AI enlarging its carbon footprint
The artificial intelligence revolution is heating up. So is the climate. Unfortunately, AI plays a role in climate change.
Since at least 2019, researchers have been warning that the training and use of artificial intelligence models have a severe environmental impact, requiring large quantities of energy. As an article in MIT Technology Review put it, back then machine learning already had “a terrible carbon footprint.”
And that was before companies deployed dozens of chatbots and other generative tools, prompting millions of people to engage extensively with AI that produces text, images or sounds.
The water consumption used to cool data centers during the training and running of AI models is also huge.
Recently, a research team found that ChatGPT uses the equivalent of a 500milliliter bottle of water for each “conversation” of 20-50 prompts and replies.
“Given ChatGPT’s huge user base,” the researchers noted, “the total water footprint for inference can be enormous.”
Add to that, of course, the user bases of all the other successful artificial intelligence tools that have come along in just the past few months, with no sense that the pace of deployment is about to slow.
In fact, chatbots and other tools that incorporate machine learning are now being rapidly integrated into many areas of our lives.
Whether their benefits outweigh related harms depends on the context and the purpose of each product.
But in assessing their usefulness, as well as their risks, we all need to consider their environmental cost, too.
Unfortunately, most environmentally conscious consumers and lawmakers are not focused on this particular aspect of AI.
Even discussions specifically devoted to ethical concerns related to artificial intelligence (highlighting issues like bias, privacy violations, indiscriminate scraping to build training data sets, etc.) often fail to include environmental issues.
When the White House announced last month that seven of the key companies developing AI had agreed to a list of voluntary commitments focused on protecting Americans’ “rights and safety,” the announcement said nothing about sustainability.
It did, however, mention “transparent development of AI technology,” as well as “broader societal effects.”
Perhaps within those general terms we can locate some additional commitments to be required beyond those spelled out in the initial fact sheet: that the companies commit to disclosing the energy and water consumption involved in the development and deployment of their products, that they commit to educating the broader public and their direct clients about the environmental costs and that they commit to large investments in research focused on what some are calling “green AI,” which stresses energy efficiency as one of the criteria in evaluating models.
The National Artificial Intelligence Research and Development Strategic Plan update released by the White House in May did include a paragraph titled “Embracing Sustainable AI and Computing Systems,” which referenced the growing environmental impact of AI, but that level of attention is grossly insufficient.
Strangely, too, that paragraph was not part of the section titled “Understand and Address the Ethical, Legal, and Societal Implications of AI” — as if environmental impact is not, itself, an ethical (and societal) issue.
In the meantime, Phoenix just experienced the hottest month of any U.S. city, and dozens of other cities are set to break their own records.
Fires are burning in many states.

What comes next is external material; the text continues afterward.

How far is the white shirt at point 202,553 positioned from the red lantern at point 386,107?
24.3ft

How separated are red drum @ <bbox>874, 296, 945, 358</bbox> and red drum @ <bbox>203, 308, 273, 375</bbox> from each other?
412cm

The heat is depleting sources of water, too.
And, of course, climate change doesn’t impact only Americans.
The development and deployment of AI, it turns out, affects the rights and safety of people all around the world — and the impacts are not equitably distributed.
Researchers have shown that AI’s environmental footprint varies from region to region and have called for “equity-aware geographical load balancing to explicitly address AI’s environmental impacts on the most disadvantaged regions.”
In our particular part of the world, those driving the artificial intelligence revolution have a greater duty to address that impact.
Many Silicon Valley technology companies tout their efforts in developing “responsible AI.”
They also present themselves as incubators of innovation.
Given their outsize power and profits, these companies must play a commensurate role in addressing this important challenge.
At a minimum, the public can insist that they not make things worse by encouraging the integration of these — as it turns out — environmentally costly tools into everything. One of the questions of the day should be, “Do you really need a chatbot interface for that?”
The images we see each day in the news, of forest fires and of people struggling to survive heat waves, might not be rendered with generative artificial intelligence — but it turns out that AI will play an increasing role in generating them unless we address this issue at least as fast as new AI models come to market.